Picture of a 3D printed metal part

Dynaplas Logo

Toronto-based Dynaplas Ltd wanted to explore how conformal cooling could be integrated into the design of their moulds and what impact the process would have on their overall cycle time. Dynaplas asked the Additive Manufacturing Innovation Centre to redesign a kayak paddle mould.

AMIC logo

 

Funder: NSERC, Ontario Centre of Innovation
Research Area: AMIC
Research Team: Jeffrey McIsaac, Simon Coulson

 

Future Ready Challenge

Innovative new technology is crucial to helping companies implement a more efficient production process. Injection moulding has been used for decades to produce high volumes of plastic parts in many industries. The most time-consuming part of injection moulding is the time it takes for the molten material to cool into its final shape. Straight-line cooling channels can help speed up cooling cycles, but the channels do not always allow for uniform cooling of a part. Additive Manufacturing has transformed the way manufacturers use injection moulding to produce parts. Additive Manufacturing makes it possible for parts to be designed with cooling channels that conform to the complex internal and external geometries of a part, allowing for a faster, more efficient cooling cycle. 

 

R & D Collaboration

Toronto-based Dynaplas Ltd. is a world leader in the production of precision plastic components, primarily or the automotive market. The company also has a sister company, H20 Paddles, which manufactures white water kayak paddles. As an injection moulder, the company wanted to explore how conformal cooling could be integrated into the design of their moulds and what impact the process would have on their overall cycle time.

Dynaplas asked Mohawk College’s Additive Manufacturing Innovation Centre to redesign a kayak paddle mould. The paddle represented a unique production challenge: to ensure a high-quality part the molten plastic used to manufacture the part must solidify properly, taking up valuable time during the manufacturing cycle.

 

Innovative Results

Using computer-aided design (CAD), the research team designed several variations of the paddle mould, each design with a different placement of the conformal cooling channels. They used thermal modelling software to analyze the different options and evaluated how the temperature disruption of the part was impacted by the positioning of the channels. Before printing the final part, the research team also evaluated the mechanical and material properties of MS1, a tool steel developed for additive manufacturing. Material testing confirmed the suitability of this steel for use as a kayak paddle mould.

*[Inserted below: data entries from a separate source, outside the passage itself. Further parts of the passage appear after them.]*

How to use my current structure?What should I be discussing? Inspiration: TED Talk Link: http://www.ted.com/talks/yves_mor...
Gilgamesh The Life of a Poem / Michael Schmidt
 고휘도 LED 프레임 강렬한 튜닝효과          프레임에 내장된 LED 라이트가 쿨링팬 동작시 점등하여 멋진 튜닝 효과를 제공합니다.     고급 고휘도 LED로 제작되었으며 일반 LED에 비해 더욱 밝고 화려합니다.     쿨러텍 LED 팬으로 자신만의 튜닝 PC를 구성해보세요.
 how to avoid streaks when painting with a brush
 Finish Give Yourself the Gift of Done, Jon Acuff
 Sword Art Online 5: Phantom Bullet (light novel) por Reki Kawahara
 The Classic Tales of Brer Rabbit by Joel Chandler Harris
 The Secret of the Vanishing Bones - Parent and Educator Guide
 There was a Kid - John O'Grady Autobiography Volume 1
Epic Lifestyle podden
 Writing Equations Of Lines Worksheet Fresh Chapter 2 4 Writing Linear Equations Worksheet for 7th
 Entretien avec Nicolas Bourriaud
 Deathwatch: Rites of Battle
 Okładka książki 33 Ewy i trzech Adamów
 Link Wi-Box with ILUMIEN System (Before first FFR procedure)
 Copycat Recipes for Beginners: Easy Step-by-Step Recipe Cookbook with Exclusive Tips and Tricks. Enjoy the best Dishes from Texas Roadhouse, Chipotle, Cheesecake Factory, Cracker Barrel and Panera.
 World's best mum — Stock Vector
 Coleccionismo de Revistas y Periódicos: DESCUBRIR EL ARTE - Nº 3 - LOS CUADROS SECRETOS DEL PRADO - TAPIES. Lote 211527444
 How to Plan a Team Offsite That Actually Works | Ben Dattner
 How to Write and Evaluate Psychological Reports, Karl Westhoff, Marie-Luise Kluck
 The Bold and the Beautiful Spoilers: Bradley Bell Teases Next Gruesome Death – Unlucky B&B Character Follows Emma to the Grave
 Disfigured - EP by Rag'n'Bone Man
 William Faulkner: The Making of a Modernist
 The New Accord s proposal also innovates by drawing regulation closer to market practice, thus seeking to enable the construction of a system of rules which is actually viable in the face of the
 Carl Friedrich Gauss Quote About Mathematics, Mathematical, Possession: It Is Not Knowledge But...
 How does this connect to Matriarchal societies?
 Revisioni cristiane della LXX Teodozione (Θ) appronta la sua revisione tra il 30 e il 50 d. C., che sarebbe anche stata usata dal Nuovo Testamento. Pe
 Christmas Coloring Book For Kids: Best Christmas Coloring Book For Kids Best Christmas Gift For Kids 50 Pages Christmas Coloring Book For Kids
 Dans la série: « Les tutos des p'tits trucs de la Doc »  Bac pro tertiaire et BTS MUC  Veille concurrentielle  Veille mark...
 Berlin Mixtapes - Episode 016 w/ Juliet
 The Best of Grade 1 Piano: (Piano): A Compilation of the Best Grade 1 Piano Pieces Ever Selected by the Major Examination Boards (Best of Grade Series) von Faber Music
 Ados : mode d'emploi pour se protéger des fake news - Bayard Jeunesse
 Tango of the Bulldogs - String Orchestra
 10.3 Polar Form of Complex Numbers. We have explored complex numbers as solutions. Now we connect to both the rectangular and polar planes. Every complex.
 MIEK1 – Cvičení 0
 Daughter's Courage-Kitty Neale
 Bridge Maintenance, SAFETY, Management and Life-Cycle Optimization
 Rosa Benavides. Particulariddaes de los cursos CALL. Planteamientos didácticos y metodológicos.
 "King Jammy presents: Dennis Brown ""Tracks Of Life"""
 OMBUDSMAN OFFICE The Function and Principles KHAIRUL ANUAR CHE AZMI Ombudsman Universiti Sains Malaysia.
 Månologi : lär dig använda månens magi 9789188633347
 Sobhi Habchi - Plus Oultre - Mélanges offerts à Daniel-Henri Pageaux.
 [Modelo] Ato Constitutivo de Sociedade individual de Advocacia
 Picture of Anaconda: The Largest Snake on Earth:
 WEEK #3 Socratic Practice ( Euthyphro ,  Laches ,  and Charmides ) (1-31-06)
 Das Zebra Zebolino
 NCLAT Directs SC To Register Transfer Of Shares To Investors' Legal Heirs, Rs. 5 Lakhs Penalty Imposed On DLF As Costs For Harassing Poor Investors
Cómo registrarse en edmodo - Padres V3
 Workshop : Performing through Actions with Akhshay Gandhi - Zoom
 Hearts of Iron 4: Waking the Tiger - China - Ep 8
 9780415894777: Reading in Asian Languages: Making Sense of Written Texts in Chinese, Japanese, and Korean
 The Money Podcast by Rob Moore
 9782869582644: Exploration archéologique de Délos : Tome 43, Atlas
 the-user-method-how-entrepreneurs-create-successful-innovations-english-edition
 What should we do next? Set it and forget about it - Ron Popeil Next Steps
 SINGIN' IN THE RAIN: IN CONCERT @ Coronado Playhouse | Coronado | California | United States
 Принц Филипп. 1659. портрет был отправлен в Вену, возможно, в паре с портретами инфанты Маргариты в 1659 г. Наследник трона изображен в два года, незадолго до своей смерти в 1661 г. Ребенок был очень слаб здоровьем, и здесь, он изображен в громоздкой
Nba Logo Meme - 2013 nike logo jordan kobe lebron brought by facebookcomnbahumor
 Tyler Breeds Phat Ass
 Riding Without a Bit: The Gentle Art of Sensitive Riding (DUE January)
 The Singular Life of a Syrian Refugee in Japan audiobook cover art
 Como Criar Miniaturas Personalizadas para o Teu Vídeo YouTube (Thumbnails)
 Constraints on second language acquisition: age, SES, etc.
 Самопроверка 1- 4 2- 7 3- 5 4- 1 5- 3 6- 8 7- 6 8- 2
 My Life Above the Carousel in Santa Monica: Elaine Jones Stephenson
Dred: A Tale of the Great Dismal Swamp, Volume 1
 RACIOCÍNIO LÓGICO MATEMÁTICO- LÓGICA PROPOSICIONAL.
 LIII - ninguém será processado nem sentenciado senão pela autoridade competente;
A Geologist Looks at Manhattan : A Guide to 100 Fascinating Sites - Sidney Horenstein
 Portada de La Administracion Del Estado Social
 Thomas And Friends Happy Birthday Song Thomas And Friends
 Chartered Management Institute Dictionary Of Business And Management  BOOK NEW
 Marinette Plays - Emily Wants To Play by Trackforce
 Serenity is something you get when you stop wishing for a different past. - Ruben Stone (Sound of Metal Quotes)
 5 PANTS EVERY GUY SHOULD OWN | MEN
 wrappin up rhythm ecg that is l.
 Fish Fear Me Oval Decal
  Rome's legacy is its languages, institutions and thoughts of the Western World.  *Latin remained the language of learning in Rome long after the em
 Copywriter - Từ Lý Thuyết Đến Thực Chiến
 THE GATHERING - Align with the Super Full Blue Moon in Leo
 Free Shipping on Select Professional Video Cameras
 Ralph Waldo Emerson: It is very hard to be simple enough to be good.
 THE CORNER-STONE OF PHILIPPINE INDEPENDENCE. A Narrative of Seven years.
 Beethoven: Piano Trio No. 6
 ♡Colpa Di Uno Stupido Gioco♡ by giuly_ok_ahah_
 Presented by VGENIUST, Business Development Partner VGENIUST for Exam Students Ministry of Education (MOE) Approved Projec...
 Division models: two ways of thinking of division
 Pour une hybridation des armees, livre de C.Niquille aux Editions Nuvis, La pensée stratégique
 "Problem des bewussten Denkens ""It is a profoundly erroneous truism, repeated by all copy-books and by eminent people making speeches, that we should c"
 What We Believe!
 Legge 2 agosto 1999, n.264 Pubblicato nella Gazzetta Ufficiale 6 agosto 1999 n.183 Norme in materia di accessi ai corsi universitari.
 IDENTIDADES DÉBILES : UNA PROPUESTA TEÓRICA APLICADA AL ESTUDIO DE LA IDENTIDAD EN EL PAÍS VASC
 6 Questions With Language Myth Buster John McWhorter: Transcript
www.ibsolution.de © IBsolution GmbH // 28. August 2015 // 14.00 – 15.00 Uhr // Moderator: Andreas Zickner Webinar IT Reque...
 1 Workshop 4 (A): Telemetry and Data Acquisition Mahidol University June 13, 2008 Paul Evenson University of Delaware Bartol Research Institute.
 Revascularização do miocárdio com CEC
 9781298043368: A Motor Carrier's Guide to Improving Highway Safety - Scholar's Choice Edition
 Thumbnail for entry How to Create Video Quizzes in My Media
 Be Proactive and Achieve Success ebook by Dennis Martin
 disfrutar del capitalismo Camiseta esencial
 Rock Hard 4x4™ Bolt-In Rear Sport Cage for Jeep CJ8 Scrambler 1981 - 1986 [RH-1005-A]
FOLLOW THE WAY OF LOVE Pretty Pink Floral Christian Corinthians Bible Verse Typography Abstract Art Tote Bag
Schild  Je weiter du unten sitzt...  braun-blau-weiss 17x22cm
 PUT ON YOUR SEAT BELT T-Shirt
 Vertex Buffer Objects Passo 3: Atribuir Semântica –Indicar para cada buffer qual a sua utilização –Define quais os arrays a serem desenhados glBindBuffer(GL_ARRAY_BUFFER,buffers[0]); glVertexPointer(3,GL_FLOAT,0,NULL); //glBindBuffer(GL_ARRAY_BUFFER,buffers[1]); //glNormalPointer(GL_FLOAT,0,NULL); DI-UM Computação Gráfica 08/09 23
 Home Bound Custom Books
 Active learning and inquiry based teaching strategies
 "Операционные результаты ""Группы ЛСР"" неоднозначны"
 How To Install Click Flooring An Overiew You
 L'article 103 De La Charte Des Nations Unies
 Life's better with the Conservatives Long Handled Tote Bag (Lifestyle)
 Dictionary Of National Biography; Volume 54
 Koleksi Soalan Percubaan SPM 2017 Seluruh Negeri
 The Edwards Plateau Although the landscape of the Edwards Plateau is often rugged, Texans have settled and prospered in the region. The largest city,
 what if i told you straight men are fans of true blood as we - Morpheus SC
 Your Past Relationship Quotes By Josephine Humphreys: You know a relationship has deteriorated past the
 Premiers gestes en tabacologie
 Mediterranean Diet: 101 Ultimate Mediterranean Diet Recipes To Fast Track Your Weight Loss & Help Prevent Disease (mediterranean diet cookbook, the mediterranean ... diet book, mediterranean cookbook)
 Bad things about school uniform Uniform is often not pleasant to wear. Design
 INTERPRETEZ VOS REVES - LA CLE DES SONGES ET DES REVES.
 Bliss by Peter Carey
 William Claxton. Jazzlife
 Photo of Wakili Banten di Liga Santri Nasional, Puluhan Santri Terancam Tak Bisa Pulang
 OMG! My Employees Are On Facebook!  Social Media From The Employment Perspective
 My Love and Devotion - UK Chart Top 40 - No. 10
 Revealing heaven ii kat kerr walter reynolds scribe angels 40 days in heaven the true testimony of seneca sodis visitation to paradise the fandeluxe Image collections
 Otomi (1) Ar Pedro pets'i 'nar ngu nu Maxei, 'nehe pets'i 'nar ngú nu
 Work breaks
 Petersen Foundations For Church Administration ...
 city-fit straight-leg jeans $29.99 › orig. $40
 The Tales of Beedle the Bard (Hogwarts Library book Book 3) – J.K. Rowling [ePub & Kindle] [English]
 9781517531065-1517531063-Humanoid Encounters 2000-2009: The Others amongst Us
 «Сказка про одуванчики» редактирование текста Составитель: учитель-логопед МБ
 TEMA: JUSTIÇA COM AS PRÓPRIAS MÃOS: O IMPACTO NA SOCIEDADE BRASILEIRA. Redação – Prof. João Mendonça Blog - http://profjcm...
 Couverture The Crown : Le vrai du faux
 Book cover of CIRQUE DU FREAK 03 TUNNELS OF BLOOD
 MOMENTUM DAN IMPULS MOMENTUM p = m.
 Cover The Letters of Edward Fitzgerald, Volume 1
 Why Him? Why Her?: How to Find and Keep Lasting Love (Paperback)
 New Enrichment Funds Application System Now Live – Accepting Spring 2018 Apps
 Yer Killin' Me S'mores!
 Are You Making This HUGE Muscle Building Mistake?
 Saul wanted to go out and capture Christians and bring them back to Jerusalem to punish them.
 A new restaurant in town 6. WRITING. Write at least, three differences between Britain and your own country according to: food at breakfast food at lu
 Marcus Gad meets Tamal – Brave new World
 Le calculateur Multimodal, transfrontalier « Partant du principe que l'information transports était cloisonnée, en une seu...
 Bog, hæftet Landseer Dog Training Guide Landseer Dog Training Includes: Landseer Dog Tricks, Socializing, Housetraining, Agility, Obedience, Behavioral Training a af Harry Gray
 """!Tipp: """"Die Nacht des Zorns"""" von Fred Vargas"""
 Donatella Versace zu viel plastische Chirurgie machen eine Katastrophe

Testing the part in the injection moulding production process has shown that the new design reduced cycle time by over 60% from the conventional cooling channel design. This reduction in cycle time improved throughput and reduced costs for Dynaplas.

"Our partnership with Mohawk is critical because it allows us to explore new technologies and see what advantages they can bring to Dynaplas," explains Annette Langhammer, Director of Advanced Engineering for Dynaplas LTD. "This collaboration allows us to produce a part that is of higher quality and at a faster rate, making us more competitive."